Data lines:
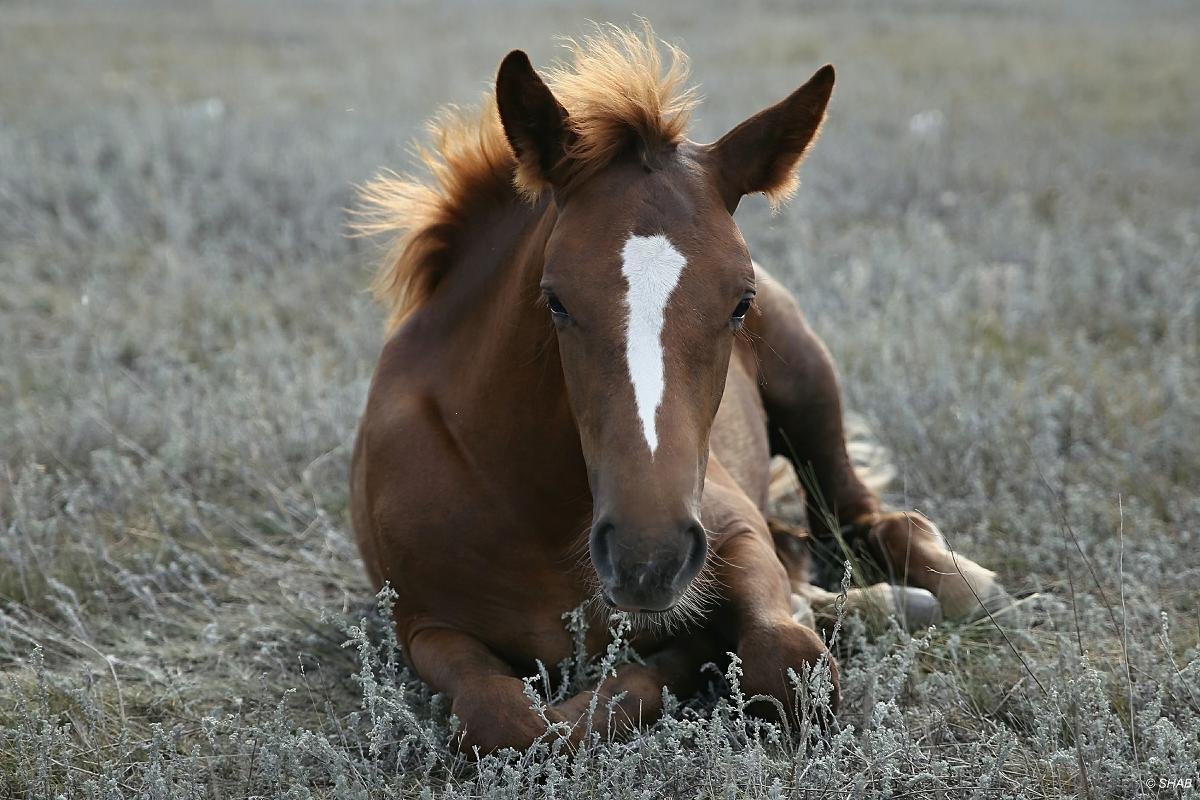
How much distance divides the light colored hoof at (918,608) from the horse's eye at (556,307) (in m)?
1.70

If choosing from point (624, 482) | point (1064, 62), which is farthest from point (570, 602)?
point (1064, 62)

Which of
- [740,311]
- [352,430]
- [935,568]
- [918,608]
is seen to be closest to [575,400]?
[740,311]

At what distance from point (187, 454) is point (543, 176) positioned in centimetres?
267

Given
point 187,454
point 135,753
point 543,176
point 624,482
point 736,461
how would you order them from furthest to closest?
point 187,454 → point 736,461 → point 135,753 → point 543,176 → point 624,482

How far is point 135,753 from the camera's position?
2.92 meters

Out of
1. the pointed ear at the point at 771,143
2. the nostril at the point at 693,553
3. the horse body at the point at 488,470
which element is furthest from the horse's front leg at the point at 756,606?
the pointed ear at the point at 771,143

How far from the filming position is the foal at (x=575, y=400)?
2367mm

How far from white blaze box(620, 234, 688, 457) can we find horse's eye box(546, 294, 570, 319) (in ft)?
0.55

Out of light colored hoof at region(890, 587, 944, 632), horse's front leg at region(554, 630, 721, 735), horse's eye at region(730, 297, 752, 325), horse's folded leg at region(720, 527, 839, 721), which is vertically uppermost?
horse's eye at region(730, 297, 752, 325)

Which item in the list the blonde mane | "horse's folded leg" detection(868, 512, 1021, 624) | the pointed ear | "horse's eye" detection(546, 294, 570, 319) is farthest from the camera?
"horse's folded leg" detection(868, 512, 1021, 624)

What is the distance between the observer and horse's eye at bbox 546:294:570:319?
8.16 feet

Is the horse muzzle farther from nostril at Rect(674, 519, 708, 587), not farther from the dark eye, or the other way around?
the dark eye

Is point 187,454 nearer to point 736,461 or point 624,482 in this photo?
point 736,461

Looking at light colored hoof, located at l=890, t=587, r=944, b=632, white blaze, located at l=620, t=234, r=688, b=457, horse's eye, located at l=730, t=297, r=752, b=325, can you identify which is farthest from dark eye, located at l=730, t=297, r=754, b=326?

What you need to do:
Write out all the entries again, replacing every "light colored hoof" with "pale hoof" and changing nothing else. Leave the pictures out.

Expected answer:
How much distance divides the pale hoof at (918,608) from the horse's eye at (556,307) (in m)?
1.70

If choosing from point (624, 482) | point (1064, 62), which is farthest from point (570, 602)?
point (1064, 62)

Which of
- [740,311]
- [352,430]
- [935,568]
- [918,608]
is seen to be closest to [575,400]?
[740,311]

At what distance from point (187, 454) is point (543, 176) positioned in centimetres?
267

Given
point 187,454
point 135,753
point 543,176
point 624,482
point 736,461
how would you order them from furthest to closest?
point 187,454 → point 736,461 → point 135,753 → point 543,176 → point 624,482

How far is point 135,753 from the camera's position?
2.92 meters

Out of
1. the pointed ear at the point at 771,143
2. the nostril at the point at 693,553
3. the horse body at the point at 488,470
which element is furthest from the horse's front leg at the point at 756,606?
the pointed ear at the point at 771,143

How far from the filming position is the foal at (x=575, y=400)?
2367mm

How far from white blaze box(620, 234, 688, 457) can we find horse's eye box(546, 294, 570, 319) (in ft)?
0.55

Out of pale hoof at region(890, 587, 944, 632), horse's front leg at region(554, 630, 721, 735), horse's eye at region(730, 297, 752, 325), horse's folded leg at region(720, 527, 839, 721), which is vertically uppermost?
horse's eye at region(730, 297, 752, 325)

Which item in the list the blonde mane | "horse's folded leg" detection(868, 512, 1021, 624) | the pointed ear | "horse's eye" detection(546, 294, 570, 319) is farthest from the camera?
"horse's folded leg" detection(868, 512, 1021, 624)

What is the distance between the observer and horse's eye at bbox 546:294:570:319?
8.16 feet

Is the horse muzzle farther from nostril at Rect(674, 519, 708, 587), not farther from the dark eye, or the other way around?
the dark eye

Is point 187,454 nearer to point 736,461 or point 624,482 in this photo?
point 736,461

Looking at pale hoof, located at l=890, t=587, r=944, b=632, white blaze, located at l=620, t=234, r=688, b=457, horse's eye, located at l=730, t=297, r=752, b=325, can you identify which is farthest from dark eye, located at l=730, t=297, r=754, b=326?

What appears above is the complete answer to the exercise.